Another leading international financial firm recently saw its large New
York City trading floor experience numerous outages that resulted in a
suspended order flow of $90 billion and losses of $3 million per
hour. Data volumes wreaking havoc in the middle office and back
office triggered network and system outages that brought down the front
office.
The trading world continues to evolve as firms adjust their trading
strategies to profitably exploit market opportunities before their
competitors. But neither of these variables – trading strategies nor
market opportunities – is discrete, autonomous or effectively
measurable in real-time. Instead, they are part of an ecosystem of
complex systems with sophisticated inter- and intra-dependencies. In
addition to diverse algorithmic trading strategies, firms must also
manage trade structure, order routing and execution costs across
diverse asset classes, markets and liquidity venues. All of this will
run on diverse IT infrastructures with diverse Service Level Agreements
(if any) and have disparate controls and authority. It’s critical in
high-performance trading environments that all the components in the
value chain are understood and their inherent interdependencies and
risks are quantified.
The path to interdependent systems
Trading infrastructures will continue to evolve as long as algorithmic
and technological advances keep yielding positive financial benefits.
Challenging economic and market conditions inherently present numerous
and diverse execution opportunities. Alternative execution venues,
direct market access (DMA), algorithmic containers, electronic
communication networks (ECNs), smart order routers, exchange
co-location, multi-core processing, distributed caches, low-latency
networks and messaging systems are just some of the ingredients that
must be combined into the optimal trading recipe.
Building a high-performance trading infrastructure from scratch is just
not a practical option for several reasons. Specific expertise is
rare. There are too many niche components. Integration schedules won’t
match the market opportunity window. And, finally, the operational risk
of a monolithic system can knock a firm out of the market, which is far
too common with many legacy systems today. Hedge funds, market markers,
new liquidity venues, algorithmic trading houses and high-frequency
trading firms are but a sampling of organizations either leading the
charge into high-performance trading or being dragged into it.

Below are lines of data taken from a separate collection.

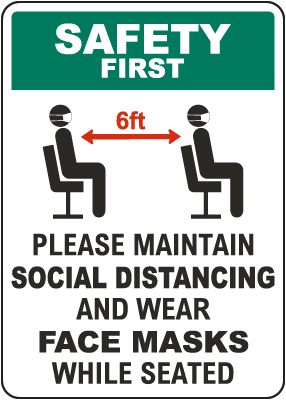 Safety First Maintain Social Distancing Wear Face Masks Sign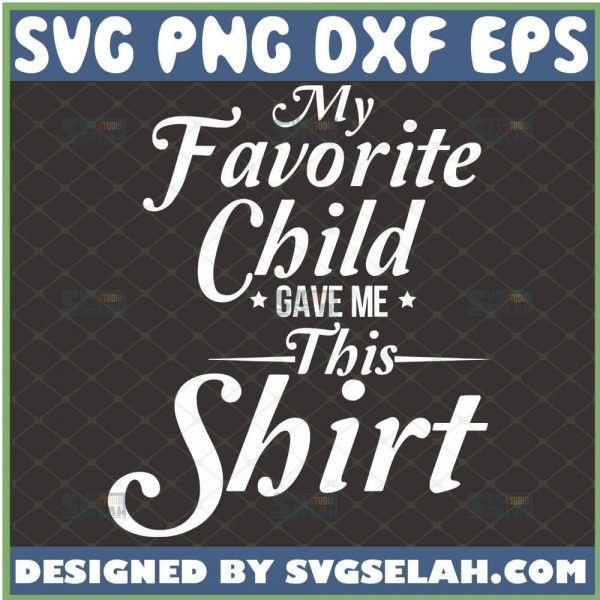 Happy Mother Day Shirt My Favorite Child Gave Me This Svg 1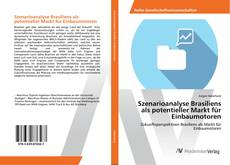 Bookcover of Szenarioanalyse Brasiliens als potentieller Markt für Einbaumotoren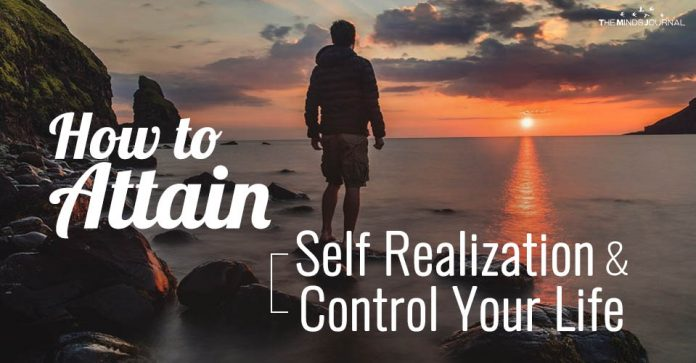 How to Attain Self Realization & Control Your Life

They
understand that the status quo won’t do.
The most overriding factor and the foundational driver for competitive
advantage with interdependent systems is effective and efficient
automation of all critical components of the trade lifecycle which
includes market data processing and distribution, risk management,
order routing, etc. Historically, a good deal of emphasis has been on
straight-through processing (STP) to automate and integrate information
flow within a firm, but contemporary demands emphasize other critical
path trade routes. For example, market data distribution has been a
critical challenge for firms, especially as market data volumes
continue to grow. In its latest year-end report on market data
capacity, the Financial Information Forum (FIF) reported significant
volume growth across all feeds and market centers. The implications
for firms are that any processing challenges in this area will only be
exacerbated down the line. Similar parts of the trading ecosystem have
challenges as well, requiring a look at the overall risk. Our goal is
to keep our overall risk profile within an acceptable range.
The risk of complexity
With so many disparate systems in the trade lifecycle, the risk
equation changes greatly. If there is one system, it can be readily
modeled for risk. If there are two systems, symbiotic models can be
produced to sufficiently define the risk profile. If there are greater
than two systems, it involves a level of complexity that is
increasingly difficult to model. If there are three systems, for
example, – A, B and C – then there are 10 risk factors: A, B, C, AB,
BC, AC, ABC, AB on C, BC on A, AC on B. Beyond that the model becomes
significantly more complex, as does the risk profile. What elements
are part of the modern trading equation? Networks (switches, routers,
WAN links), messaging systems (producers, consumers, middleware,
queues, servers), OMS, and EMS are some of the numerous elements of
this equation. The assertion is that merely adding a single system to
the trading ecosystem increases the risk factor not by the autonomous
risk profile of that system, but potentially by magnitudes as that
system interacts with other systems.
A simple example is warranted - we’ll call it “The Slow Consumer
Problem.” Assume market data is being distributed to 30 systems using
the conventional message-oriented middleware of an Ethernet network.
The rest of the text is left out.